-- begin Dataset records --

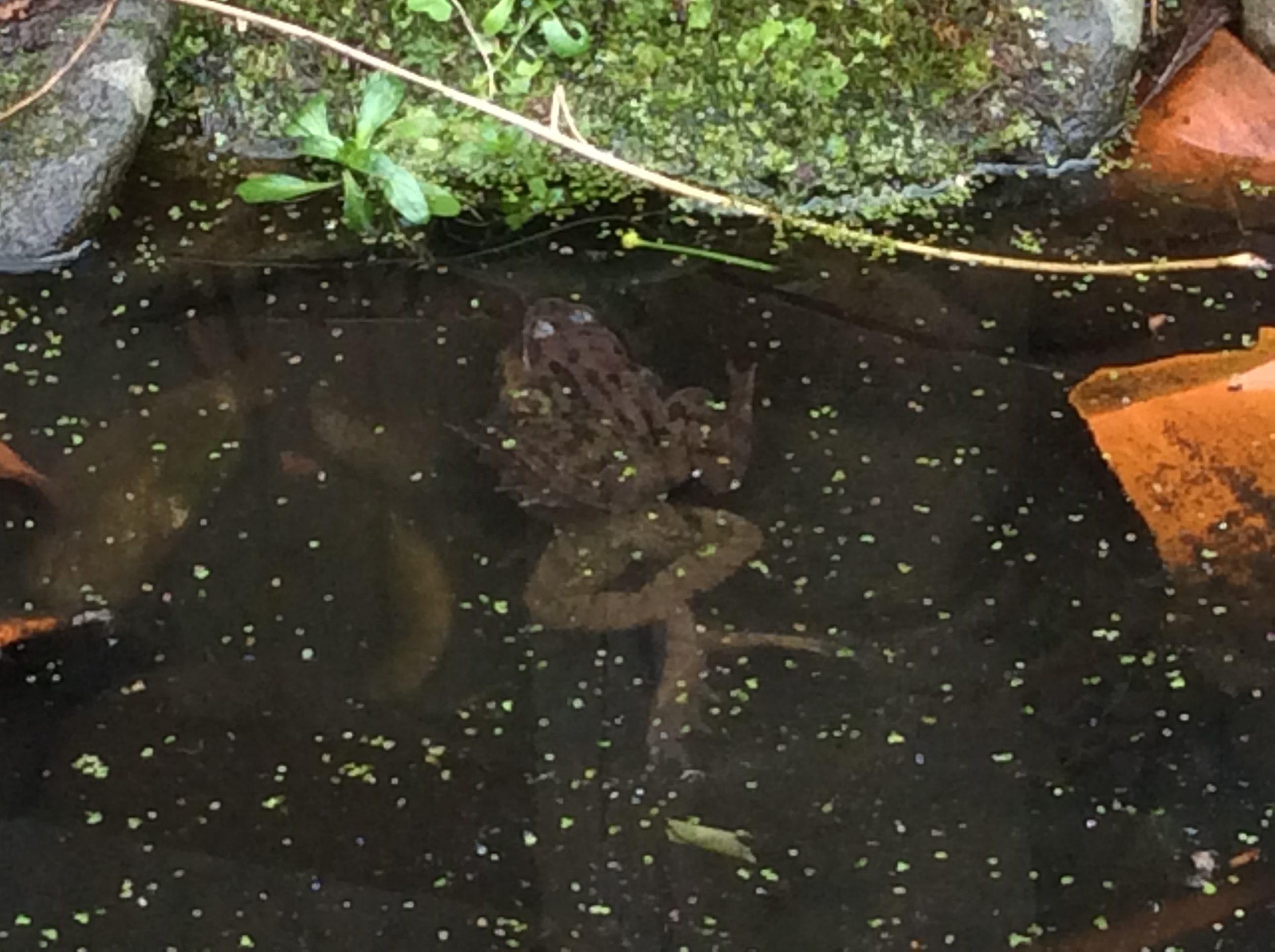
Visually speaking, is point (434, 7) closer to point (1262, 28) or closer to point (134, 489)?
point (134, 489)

-- end Dataset records --
-- begin Dataset records --

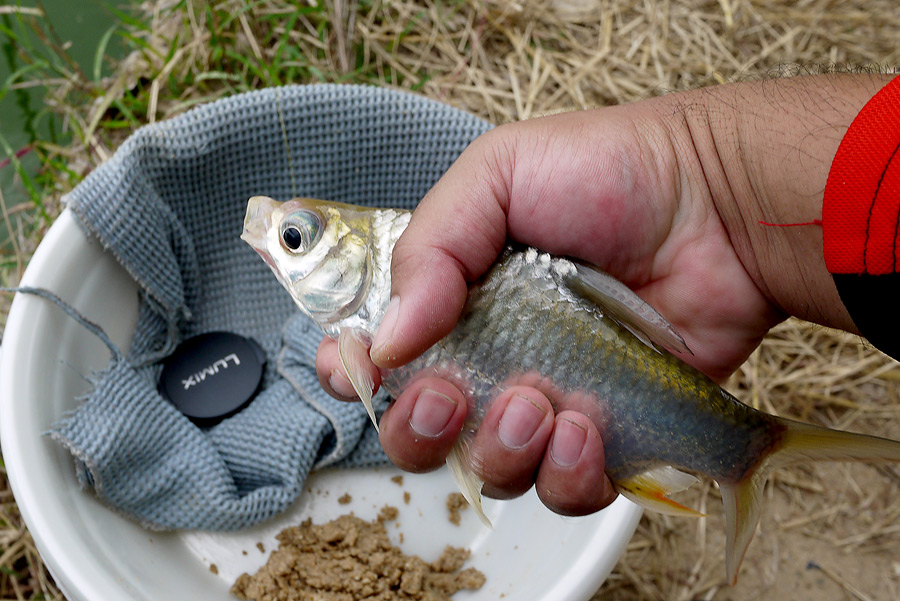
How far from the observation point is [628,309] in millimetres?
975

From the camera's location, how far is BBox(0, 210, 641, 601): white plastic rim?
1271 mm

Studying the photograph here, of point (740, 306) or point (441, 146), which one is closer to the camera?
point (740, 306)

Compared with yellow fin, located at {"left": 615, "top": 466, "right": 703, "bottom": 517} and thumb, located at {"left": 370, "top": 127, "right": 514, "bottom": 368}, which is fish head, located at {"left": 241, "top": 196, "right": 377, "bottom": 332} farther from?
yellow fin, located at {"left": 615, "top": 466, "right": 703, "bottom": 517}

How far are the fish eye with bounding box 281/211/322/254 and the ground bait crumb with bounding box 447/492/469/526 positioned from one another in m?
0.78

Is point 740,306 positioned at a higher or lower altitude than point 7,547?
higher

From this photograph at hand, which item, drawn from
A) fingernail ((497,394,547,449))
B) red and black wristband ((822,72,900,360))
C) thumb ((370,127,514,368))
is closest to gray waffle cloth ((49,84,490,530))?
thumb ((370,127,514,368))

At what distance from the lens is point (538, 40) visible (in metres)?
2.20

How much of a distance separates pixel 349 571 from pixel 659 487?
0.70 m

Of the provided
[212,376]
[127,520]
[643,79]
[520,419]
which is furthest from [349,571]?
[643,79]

-- end Dataset records --

What the task asks >> State how many lines of the data above contain the word "which". Give only the number.

Output for this task >> 4